_TÂCHES À RÉALISER_:
A - Traduisez en anglais cette phrase du texte fourni : « C’est une sorte de cadavre exquis quotidien, fait de sons et de bruits, de musiques surtout et puis aussi de mots, et enfin d’amitié et de complicité. »
B - D’après le texte fourni, quel autre nom donne-t-on au jeu d’échecs coinché ?

Règles du jeu
Le confinement est un jeu de société qui, assez étrangement, se pratique plutôt seul. Il ressemble dès lors malgré lui à un art martial, voire à une forme de supplice chinois qui ne dit pas son nom (mais qui ne dit pas oui non plus).
Il peut toutefois se jouer à deux, au seuil de la cinquantaine, en suivant des règles qui se rapprochent de celles de l’awalé sauf que ça n’a rien à voir, ou qui, s’il y avait le moindre rapport, pourraient s’apparenter vaguement au jeu d’échecs coinché (dit aussi « à la mauve citrouille », variante locale hélas trop peu connue).
C’est une sorte de cadavre exquis quotidien, fait de sons et de bruits, de musiques surtout et puis aussi de mots, et enfin d’amitié et de complicité. Celui qui a eu l’idée du jeu envoie, l’autre renvoie, et c’est parti, et ne dites pas qu’alors finalement c’est plutôt au tennis ou au ping-pong que ça ressemble, ce n’est pas le moment.

_DONNÉES FOURNIES_:
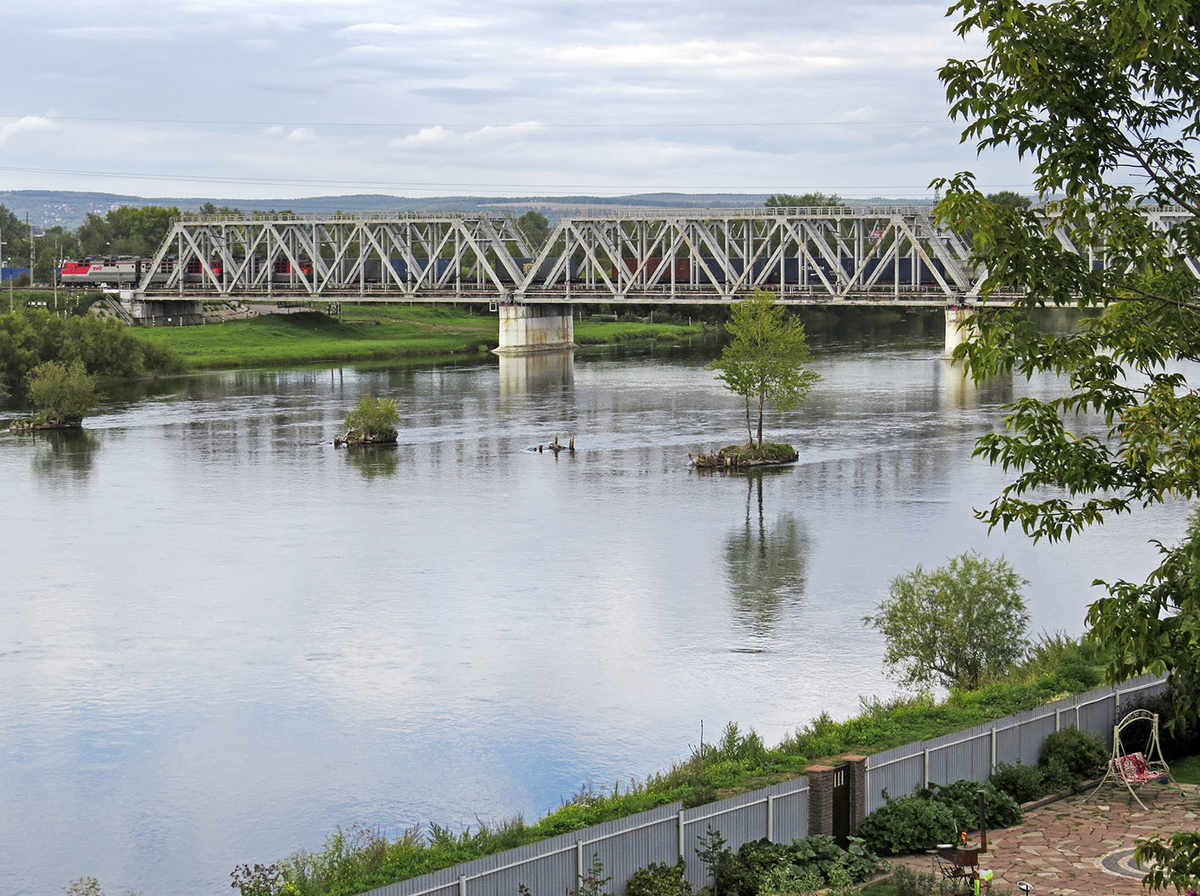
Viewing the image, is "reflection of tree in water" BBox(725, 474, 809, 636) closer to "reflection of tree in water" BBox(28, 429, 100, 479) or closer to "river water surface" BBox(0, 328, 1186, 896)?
"river water surface" BBox(0, 328, 1186, 896)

_SOLUTIONS DES PROBLÈMES_:
A - It is a sort of daily exquisite corpse, made of sounds and noises, above all of music and then also of words, and finally of friendship and complicity.

B - On l’appelle aussi « à la mauve citrouille ».